Great Power War Is Here To Stay
But instead of great global struggles of the last century, powers today are more likely to fight more limited on again, off again “long wars”
In April 2001, I attended a briefing outside of Tel Aviv on the Israeli Arrow anti-missile system. Afterwards, I asked a senior Israeli Air Force official about new Russian missiles being developed to circumvent the Arrow. “We are a small country,” he replied, indulgently. “We can only afford to equip to fight the threats we face right now.”
The idea is that you have to “buy in” at some point and equip for the threats at hand. There were Russian-made intermediate-range ballistic missiles in the hands of a number of Israel’s enemies, including Syria and Iran, and the Arrow was developed at great expense to defeat those. You can think about what might happen years in the future (indeed, new and better Russian missiles were in the works), but you may not have the budget to counter those threats right now.
The United States is not a small country. However, as it drifts closer to conflict with peer powers, it is not demonstrating the pragmatic outlook it needs to prevail in the wars that may arise going forward. If history and current events are any guide, the U.S. is ill-prepared to fight the threats it faces right now and also does not seem to be taking those threats seriously enough to make them policy priorities. Perhaps lawmakers and military planners are counting on time and America’s ingenuity and industrial capacity to successfully respond to those threats, just as it has been able to do in the past.
But the next great power war and those that come after are not likely to offer those opportunities. These wars will be marked by “long wars,” explosions of rapid violence where one side gains (or does not) and that then simmer for an extended period of stalemate ending in an armistice (or, less likely, a solid settlement), or that flare up again into conflict. This is not a world in which the U.S. has demonstrated much facility. Indeed, critics of “forever wars” will not be happy in this world.

ENTRIES PROVIDED
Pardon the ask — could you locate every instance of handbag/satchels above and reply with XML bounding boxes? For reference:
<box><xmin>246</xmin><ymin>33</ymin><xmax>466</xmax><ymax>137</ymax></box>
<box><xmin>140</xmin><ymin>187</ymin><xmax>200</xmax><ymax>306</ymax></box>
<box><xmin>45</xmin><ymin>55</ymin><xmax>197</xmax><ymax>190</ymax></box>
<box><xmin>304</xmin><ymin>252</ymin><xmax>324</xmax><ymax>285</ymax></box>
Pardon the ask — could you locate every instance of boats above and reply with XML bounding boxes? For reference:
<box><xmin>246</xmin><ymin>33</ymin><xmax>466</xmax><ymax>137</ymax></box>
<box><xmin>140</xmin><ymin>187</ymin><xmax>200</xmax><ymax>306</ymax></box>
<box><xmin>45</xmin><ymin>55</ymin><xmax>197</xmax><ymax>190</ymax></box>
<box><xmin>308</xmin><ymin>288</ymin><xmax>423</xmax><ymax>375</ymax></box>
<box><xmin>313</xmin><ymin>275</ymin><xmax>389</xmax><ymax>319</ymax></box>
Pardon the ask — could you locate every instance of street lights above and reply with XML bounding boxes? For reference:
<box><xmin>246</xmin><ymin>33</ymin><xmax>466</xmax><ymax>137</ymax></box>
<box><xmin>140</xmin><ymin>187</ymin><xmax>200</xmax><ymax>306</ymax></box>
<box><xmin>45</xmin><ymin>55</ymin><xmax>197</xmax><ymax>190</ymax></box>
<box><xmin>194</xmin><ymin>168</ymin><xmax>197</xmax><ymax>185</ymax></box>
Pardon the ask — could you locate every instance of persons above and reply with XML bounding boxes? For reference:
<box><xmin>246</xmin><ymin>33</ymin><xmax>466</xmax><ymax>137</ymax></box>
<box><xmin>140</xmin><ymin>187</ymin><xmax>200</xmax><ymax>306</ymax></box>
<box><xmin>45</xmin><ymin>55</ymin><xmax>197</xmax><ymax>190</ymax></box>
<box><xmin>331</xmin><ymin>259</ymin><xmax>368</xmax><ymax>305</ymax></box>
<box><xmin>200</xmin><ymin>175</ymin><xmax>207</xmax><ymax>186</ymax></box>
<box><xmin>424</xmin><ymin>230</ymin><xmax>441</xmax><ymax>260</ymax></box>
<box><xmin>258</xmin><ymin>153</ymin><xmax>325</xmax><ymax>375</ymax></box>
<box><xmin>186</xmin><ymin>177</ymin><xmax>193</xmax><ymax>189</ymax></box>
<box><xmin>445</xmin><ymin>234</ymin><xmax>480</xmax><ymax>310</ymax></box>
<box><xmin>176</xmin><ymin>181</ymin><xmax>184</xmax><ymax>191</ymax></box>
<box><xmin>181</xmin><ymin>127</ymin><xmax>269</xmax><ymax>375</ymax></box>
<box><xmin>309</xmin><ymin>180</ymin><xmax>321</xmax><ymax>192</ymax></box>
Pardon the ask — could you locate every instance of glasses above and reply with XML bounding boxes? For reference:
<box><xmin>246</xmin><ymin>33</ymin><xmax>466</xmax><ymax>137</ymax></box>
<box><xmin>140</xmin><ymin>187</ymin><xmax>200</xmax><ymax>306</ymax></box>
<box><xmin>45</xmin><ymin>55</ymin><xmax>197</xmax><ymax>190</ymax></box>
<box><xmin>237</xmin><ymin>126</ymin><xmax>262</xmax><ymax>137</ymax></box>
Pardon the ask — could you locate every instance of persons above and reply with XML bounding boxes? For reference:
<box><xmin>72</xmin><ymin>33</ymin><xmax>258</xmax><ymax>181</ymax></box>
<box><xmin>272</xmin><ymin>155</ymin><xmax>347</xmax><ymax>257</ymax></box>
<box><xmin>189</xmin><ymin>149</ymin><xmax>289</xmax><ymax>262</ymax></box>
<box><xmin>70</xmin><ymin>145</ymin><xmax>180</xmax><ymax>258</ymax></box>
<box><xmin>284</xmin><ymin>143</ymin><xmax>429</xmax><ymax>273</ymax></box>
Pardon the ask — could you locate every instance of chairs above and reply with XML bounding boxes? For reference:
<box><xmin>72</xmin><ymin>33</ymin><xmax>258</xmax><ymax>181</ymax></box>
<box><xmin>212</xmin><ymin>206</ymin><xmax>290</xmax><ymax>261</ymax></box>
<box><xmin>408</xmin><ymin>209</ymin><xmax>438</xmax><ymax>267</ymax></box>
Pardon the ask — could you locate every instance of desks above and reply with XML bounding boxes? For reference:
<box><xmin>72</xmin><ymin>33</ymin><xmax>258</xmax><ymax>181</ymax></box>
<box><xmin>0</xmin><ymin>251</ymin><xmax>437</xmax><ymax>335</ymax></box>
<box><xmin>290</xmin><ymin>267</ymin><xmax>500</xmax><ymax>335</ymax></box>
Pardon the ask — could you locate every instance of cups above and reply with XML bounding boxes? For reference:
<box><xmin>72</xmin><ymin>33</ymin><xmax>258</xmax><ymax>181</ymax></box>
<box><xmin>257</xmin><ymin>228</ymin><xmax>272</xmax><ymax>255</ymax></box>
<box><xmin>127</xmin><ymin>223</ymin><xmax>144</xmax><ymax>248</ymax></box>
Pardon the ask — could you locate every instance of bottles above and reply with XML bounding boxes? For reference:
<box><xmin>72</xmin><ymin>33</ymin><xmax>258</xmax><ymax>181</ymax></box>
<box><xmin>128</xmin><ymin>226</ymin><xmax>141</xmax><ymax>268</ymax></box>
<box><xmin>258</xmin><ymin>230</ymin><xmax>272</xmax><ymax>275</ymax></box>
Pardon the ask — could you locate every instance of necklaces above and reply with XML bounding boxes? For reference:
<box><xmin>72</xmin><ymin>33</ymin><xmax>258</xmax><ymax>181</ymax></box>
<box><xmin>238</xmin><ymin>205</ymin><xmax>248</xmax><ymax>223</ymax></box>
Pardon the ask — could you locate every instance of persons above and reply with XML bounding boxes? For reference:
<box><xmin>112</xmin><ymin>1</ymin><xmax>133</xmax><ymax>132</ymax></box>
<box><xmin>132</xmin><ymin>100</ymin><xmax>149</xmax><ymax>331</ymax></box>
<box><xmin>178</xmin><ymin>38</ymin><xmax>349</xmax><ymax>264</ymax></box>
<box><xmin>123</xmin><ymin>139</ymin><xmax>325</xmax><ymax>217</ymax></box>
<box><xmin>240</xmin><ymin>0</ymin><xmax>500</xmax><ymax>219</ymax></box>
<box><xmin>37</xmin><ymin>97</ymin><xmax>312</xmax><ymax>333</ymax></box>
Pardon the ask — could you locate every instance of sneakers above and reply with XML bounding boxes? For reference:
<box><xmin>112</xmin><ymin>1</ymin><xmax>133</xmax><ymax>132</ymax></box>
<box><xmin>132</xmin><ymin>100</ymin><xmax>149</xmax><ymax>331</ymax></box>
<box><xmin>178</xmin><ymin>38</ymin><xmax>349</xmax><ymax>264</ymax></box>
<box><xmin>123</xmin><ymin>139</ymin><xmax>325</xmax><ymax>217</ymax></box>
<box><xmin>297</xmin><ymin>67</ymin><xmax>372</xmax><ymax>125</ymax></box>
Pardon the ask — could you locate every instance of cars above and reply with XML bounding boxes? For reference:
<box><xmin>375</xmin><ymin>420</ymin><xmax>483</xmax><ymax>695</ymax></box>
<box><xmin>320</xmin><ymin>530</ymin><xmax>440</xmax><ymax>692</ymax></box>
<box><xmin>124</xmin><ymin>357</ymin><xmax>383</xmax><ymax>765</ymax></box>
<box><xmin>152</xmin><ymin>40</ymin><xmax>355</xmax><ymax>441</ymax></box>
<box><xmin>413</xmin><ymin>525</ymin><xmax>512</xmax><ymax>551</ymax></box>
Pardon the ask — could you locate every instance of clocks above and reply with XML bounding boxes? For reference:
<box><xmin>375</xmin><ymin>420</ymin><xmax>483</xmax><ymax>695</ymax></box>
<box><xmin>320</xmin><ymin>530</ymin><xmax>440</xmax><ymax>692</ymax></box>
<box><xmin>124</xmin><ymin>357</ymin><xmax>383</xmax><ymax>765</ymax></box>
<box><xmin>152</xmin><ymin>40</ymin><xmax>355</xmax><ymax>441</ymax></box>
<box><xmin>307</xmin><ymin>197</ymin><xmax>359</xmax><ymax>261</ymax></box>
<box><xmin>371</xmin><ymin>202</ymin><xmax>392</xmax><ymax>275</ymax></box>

SET PROBLEM A
In the article on great power war, why did the Israeli Air Force official say his country equips only for the threats it faces right now? Answer in one to three sentences.
SET PROBLEM B
Extract every line of the entries that contains the word "glasses".

RIGHT ANSWER A
He said Israel is a small country and can only afford to equip against current threats. The article explains that you may not have the budget to counter future threats right now, such as the newer Russian missiles then being developed to get around the Arrow. So Israel had to "buy in" against the Russian-made missiles its enemies already held.

RIGHT ANSWER B
Pardon the ask — could you locate every instance of glasses above and reply with XML bounding boxes? For reference:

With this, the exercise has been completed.